• [What you have to do] Among the entries below, find every line that contains the string "California", then copy it.

[Source data]
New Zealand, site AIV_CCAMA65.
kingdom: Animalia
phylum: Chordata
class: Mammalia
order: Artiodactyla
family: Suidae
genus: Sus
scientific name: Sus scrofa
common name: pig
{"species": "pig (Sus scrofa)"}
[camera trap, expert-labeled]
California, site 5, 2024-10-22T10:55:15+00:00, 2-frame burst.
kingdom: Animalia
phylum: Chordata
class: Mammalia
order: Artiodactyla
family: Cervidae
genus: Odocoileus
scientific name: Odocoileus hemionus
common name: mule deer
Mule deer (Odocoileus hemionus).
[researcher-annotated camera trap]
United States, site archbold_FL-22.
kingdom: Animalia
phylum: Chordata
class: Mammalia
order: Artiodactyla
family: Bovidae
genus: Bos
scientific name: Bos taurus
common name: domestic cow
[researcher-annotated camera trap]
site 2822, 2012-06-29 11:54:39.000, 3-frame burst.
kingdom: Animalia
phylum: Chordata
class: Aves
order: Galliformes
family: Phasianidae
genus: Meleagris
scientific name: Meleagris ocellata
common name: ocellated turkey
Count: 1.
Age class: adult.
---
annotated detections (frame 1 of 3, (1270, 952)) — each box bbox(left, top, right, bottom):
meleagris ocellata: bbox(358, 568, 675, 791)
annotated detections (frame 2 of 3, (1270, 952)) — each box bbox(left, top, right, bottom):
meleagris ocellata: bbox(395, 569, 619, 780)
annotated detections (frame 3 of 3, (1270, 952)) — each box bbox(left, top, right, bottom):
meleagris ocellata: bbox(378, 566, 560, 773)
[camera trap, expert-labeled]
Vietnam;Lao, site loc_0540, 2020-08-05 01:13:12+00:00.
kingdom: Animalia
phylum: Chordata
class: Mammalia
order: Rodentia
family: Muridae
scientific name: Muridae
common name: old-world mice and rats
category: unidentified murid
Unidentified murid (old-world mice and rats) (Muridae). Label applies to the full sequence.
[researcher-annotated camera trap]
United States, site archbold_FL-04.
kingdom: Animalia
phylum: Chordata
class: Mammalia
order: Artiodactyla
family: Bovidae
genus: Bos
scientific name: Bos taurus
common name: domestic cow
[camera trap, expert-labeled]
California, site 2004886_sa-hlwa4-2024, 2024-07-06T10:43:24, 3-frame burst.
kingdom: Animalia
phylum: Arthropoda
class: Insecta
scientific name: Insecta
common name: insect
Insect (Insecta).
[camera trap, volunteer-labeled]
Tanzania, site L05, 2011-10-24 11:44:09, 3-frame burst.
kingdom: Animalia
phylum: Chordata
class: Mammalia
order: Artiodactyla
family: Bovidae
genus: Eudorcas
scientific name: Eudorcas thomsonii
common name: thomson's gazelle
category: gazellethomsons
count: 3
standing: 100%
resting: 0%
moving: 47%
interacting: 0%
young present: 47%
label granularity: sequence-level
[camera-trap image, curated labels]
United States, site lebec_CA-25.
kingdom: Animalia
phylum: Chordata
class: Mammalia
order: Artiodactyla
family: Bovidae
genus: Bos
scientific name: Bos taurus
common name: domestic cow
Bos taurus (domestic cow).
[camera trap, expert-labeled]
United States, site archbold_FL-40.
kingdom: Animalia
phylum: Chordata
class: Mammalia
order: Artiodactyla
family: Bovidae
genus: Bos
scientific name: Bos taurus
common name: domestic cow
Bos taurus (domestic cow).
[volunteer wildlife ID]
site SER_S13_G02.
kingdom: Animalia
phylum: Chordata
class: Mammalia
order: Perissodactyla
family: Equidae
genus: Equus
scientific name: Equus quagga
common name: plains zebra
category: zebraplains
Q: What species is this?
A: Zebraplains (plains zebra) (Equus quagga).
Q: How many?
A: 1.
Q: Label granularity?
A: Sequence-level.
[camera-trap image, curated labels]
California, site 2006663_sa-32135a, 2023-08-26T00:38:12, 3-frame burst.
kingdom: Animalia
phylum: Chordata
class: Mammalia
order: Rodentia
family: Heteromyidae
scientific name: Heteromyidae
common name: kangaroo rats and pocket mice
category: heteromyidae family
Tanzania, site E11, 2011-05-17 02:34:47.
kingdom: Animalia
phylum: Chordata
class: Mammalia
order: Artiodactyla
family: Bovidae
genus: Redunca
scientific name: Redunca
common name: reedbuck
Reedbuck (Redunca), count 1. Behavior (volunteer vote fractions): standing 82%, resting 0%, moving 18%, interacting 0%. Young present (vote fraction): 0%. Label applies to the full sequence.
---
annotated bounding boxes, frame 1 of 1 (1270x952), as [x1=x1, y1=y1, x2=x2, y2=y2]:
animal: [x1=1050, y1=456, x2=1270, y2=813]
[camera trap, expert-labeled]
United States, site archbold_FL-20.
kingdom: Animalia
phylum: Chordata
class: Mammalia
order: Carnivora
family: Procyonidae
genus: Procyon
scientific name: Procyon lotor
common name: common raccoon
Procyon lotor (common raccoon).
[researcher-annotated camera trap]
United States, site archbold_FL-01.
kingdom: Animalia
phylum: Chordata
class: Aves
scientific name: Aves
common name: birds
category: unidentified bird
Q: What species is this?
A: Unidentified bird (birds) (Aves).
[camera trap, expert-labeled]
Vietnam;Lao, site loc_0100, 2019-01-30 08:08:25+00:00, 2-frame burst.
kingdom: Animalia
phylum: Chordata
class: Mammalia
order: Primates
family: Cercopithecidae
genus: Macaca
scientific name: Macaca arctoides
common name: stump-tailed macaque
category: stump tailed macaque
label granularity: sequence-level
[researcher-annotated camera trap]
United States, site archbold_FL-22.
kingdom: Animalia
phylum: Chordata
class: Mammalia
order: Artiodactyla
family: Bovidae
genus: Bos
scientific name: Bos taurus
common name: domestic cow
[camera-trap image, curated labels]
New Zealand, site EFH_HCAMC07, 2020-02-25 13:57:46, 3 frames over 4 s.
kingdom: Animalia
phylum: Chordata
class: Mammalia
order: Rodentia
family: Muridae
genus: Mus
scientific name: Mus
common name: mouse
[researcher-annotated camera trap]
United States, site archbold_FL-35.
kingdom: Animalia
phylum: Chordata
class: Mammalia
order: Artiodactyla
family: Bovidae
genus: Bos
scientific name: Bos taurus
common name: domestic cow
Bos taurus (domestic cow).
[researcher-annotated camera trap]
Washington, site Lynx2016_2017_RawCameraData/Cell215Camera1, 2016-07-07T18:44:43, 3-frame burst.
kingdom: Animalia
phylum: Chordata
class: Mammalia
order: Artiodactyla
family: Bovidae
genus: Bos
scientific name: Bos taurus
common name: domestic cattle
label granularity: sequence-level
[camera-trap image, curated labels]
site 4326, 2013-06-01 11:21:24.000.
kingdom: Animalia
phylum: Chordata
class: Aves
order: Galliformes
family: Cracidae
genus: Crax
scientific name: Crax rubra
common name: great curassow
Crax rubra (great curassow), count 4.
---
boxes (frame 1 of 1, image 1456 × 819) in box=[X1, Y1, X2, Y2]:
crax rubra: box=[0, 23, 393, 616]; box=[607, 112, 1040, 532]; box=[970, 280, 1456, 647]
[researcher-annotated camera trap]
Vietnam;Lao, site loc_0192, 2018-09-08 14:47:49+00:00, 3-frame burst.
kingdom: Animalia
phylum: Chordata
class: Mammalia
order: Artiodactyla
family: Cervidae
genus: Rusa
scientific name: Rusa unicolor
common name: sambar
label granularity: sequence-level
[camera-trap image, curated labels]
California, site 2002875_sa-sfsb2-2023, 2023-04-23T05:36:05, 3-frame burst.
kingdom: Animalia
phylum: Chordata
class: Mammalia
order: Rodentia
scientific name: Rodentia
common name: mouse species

• [Solution for this problem]
California, site 5, 2024-10-22T10:55:15+00:00, 2-frame burst.
California, site 2004886_sa-hlwa4-2024, 2024-07-06T10:43:24, 3-frame burst.
California, site 2006663_sa-32135a, 2023-08-26T00:38:12, 3-frame burst.
California, site 2002875_sa-sfsb2-2023, 2023-04-23T05:36:05, 3-frame burst.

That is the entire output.